> [Required action 1] In the dictionary entry for "synthesis," what two substances is water said to be made from by synthesis?
> [Required action 2] Write out the dictionary entry's text from "From The Collaborative" up to and including "in compounding medicines.".
::: Document section :::
From The Collaborative International Dictionary of English v.0.48:

Synthesis \Syn"the*sis\, n.; pl. Syntheses. [L., a mixture,
   properly, a putting together, Gr. ?, fr. ? to place or put
   together; sy`n with + ? to place. See Thesis.]
   1. Composition, or the putting of two or more things
      together, as in compounding medicines.
      [1913 Webster]

   2. (Chem.) The art or process of making a compound by putting
      the ingredients together, as contrasted with analysis;
      thus, water is made by synthesis from hydrogen and oxygen;
      hence, specifically, the building up of complex compounds
      by special reactions, whereby their component radicals are
      so grouped that the resulting substances are identical in
      every respect with the natural articles when such occur;
      thus, artificial alcohol, urea, indigo blue, alizarin,
      etc., are made by synthesis.
      [1913 Webster]

   3. (Logic) The combination of separate elements of thought
      into a whole, as of simple into complex conceptions,
      species into genera, individual propositions into systems;
      -- the opposite of analysis.
      [1913 Webster]

            Analysis and synthesis, though commonly treated as
            two different methods, are, if properly understood,
            only the two necessary parts of the same method.
            Each is the relative and correlative of the other.
                                                  --Sir W.
::: Given records :::
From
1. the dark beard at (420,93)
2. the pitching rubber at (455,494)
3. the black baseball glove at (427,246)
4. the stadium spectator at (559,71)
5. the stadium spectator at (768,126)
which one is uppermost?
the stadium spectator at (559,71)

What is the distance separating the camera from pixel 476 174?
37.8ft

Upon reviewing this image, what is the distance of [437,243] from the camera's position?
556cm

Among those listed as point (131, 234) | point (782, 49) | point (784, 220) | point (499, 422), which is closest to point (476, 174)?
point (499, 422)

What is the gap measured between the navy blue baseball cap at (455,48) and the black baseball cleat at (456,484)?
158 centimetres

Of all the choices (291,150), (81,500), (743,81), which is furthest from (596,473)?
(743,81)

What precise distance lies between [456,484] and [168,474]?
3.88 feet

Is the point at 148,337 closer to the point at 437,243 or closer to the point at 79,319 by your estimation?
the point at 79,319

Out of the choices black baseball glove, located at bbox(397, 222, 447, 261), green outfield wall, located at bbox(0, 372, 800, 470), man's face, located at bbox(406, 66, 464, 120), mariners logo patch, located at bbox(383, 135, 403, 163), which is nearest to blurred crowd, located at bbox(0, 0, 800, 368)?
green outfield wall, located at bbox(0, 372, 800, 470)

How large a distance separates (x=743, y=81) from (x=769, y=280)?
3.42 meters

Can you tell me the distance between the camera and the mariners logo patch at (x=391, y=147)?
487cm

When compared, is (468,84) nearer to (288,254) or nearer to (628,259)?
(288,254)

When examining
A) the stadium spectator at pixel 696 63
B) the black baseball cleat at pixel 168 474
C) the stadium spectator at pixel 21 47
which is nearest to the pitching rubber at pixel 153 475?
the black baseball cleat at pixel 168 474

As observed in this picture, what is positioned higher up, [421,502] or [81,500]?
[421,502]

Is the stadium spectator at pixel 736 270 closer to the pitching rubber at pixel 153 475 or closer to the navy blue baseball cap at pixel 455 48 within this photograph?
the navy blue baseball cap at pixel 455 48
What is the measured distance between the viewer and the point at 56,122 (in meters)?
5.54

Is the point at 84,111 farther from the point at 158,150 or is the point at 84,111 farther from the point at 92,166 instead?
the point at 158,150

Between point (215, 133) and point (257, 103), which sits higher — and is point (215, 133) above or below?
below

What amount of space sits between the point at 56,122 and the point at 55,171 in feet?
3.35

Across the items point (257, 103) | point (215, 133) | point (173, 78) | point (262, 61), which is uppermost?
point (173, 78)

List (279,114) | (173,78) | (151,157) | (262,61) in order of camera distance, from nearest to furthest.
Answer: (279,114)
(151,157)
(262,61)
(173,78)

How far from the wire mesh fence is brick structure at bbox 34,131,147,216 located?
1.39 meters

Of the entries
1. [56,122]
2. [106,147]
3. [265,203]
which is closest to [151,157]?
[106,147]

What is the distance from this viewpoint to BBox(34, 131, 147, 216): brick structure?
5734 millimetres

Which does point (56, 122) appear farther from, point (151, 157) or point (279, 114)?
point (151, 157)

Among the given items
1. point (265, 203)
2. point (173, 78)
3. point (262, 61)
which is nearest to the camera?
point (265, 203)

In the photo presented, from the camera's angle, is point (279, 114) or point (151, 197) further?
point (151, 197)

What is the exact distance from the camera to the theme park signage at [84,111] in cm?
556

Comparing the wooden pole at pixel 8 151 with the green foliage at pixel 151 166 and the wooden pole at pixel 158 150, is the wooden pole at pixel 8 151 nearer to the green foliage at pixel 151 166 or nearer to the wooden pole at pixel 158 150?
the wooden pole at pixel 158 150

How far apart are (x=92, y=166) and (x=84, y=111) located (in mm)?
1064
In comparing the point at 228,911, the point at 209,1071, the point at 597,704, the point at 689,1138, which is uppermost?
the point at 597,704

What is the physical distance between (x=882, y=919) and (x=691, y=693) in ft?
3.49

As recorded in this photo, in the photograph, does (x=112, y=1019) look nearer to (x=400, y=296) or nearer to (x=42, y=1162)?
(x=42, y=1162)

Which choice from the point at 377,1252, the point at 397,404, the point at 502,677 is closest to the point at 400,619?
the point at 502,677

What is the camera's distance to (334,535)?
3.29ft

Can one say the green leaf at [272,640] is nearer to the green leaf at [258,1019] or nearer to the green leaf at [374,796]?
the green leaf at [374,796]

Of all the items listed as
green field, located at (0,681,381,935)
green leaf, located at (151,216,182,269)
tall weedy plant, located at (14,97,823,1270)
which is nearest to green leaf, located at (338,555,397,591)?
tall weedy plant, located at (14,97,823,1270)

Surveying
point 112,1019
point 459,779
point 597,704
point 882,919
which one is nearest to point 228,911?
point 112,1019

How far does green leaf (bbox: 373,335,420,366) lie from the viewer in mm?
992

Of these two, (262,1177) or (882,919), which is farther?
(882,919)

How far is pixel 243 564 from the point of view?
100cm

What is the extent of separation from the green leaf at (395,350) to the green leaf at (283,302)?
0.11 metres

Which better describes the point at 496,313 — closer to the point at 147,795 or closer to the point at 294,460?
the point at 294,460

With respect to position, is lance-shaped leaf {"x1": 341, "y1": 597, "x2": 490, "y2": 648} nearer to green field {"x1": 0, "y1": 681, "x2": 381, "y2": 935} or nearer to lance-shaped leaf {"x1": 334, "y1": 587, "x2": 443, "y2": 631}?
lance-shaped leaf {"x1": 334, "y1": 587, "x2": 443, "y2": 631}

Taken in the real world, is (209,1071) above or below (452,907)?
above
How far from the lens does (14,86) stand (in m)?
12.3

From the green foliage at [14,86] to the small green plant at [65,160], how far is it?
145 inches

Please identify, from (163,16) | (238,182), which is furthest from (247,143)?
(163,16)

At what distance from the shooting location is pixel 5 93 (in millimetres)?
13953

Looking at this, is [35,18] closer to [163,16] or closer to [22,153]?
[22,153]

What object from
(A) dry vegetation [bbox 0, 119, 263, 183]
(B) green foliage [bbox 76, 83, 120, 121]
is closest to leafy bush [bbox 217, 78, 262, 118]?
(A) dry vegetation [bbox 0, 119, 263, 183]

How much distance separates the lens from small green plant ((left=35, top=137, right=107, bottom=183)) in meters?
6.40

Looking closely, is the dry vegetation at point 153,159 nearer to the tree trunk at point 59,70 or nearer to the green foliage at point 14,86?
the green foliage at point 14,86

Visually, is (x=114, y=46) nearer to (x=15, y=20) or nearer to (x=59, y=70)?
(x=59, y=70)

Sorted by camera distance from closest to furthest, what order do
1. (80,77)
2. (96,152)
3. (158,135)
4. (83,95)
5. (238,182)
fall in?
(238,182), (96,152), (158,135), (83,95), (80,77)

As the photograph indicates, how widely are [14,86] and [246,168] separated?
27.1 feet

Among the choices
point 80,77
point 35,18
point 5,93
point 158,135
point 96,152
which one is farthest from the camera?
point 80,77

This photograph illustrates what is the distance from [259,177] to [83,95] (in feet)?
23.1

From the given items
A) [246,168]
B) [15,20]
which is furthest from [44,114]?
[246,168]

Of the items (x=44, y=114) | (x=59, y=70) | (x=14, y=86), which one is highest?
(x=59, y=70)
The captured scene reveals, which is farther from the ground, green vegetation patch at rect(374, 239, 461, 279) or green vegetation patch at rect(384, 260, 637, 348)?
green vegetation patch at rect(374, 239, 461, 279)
:::
> [Written answer 1] Hydrogen and oxygen.

> [Written answer 2]
From The Collaborative International Dictionary of English v.0.48:

Synthesis \Syn"the*sis\, n.; pl. Syntheses. [L., a mixture,
   properly, a putting together, Gr. ?, fr. ? to place or put
   together; sy`n with + ? to place. See Thesis.]
   1. Composition, or the putting of two or more things
      together, as in compounding medicines.